Contrairement à ce qui aurait pu être envisagé, le projet de loi ne va pas cependant jusqu'à imposer la détention par la société d'un droit réel sur les équipements sportifs qu'elle utilise ou qu'elle projette de construire. Certes, une telle disposition aurait constitué une garantie non négligeable pour les actionnaires. Toutefois, d'après les informations fournies à votre rapporteur, le fait de conditionner ainsi formellement l'autorisation du recours à l'appel public à l'épargne aurait été considéré par la Commission européenne comme trop restrictif.

L'adaptation des dispositions concernant les sociétés anonymes à objet sportif

Les autres dispositions de l'article 44 du projet de loi concernent les sociétés anonymes à objet sportif (SAOS). Elles ont pour objet de gommer certaines de leurs spécificités, non compatibles avec les nouvelles facultés de financement qui leur sont désormais offertes.

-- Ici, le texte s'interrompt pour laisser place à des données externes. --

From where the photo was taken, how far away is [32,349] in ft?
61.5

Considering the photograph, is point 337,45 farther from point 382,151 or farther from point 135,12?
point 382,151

- Il est ainsi proposé de modifier l'article L. 122-5 du code du sport afin de permettre aux SAOS d'émettre des actions au porteur et non plus uniquement nominatives3(*). Cette pratique serait, en effet, plus conforme à celle qui prévaut à l'heure actuelle sur les marchés.

- Par ailleurs, l'article 44 tend à modifier l'article L. 122-6 du code du sport afin de supprimer le contrôle administratif qu'il prévoit en cas d'émission ou de cession d'instruments financiers donnant accès au capital ou au droit de vote de la SAOS faisant appel public à l'épargne.

En effet, l'article L. 122-6 prévoit que l'association sportive doit détenir au moins un tiers du capital social et des droits de vote à l'assemblée générale de la SAOS qu'elle a créée et que l'autorité administrative peut s'opposer à toute cession de titre dans les conditions où les effets seraient contraires à cette règle. Cette opposition ne peut cependant s'appliquer en cas de succession ou de liquidation de communauté de biens entre époux. Le projet de loi ajoute à ces cas celui où la SAOS ferait appel public à l'épargne. Dans ce dernier cas, il n'y aurait donc plus de « plancher » de détention du capital social et des droits de vote par l'association sportive.

- Enfin, le projet de loi propose de compléter l'article L. 122-10 du code du sport afin d'autoriser des SAOS ayant fait appel public à l'épargne à procéder à la distribution de leurs bénéfices. En effet, cet article déroge aujourd'hui aux règles habituelles en la matière : il prévoit que le bénéfice de l'entreprise unipersonnelle sportive à responsabilité limitée et de la SAOS est affecté à la constitution de réserves qui ne peuvent donner lieu à aucune distribution. La dérogation proposée permettra de se conformer aux règles qui régissent les sociétés faisant appel public à l'épargne.

Proposition de loi n° 417 (2003-2004) présentée par M. Michel Mercier, tendant à modifier l'article 11 de la loi relative à l'organisation et à la promotion des activités physiques et sportives

Le 15 juillet 2004, notre collègue Michel Mercier a déposé sur le Bureau du Sénat une proposition de loi modifiant l'article 11 de la loi n° 84-610 du 16 juillet 1984 relative à l'organisation et à la promotion des activités physiques et sportives.

Il s'agissait de compléter cet article afin d'autoriser les clubs français d'avoir recours à l'appel public à l'épargne, l'objectif étant de leur permettre de « faire face à leurs besoins de financement, assurer une parfaite transparence de leur fonctionnement et harmoniser leur statut juridique avec celui de l'ensemble de leurs concurrents européens. »

Cet article a été abrogé par l'ordonnance n° 2006-596 du 23 mai 2006 et codifié.

Cette proposition de loi se trouve satisfaite par l'article 44 du présent projet de loi que votre commission vous propose d'adopter sans modification.

* 3 Précisons que la propriété d'un titre au porteur résulte de sa simple détention, tandis que celle d'un titre nominatif suppose que le porteur soit nominativement identifié et connu de l'émetteur.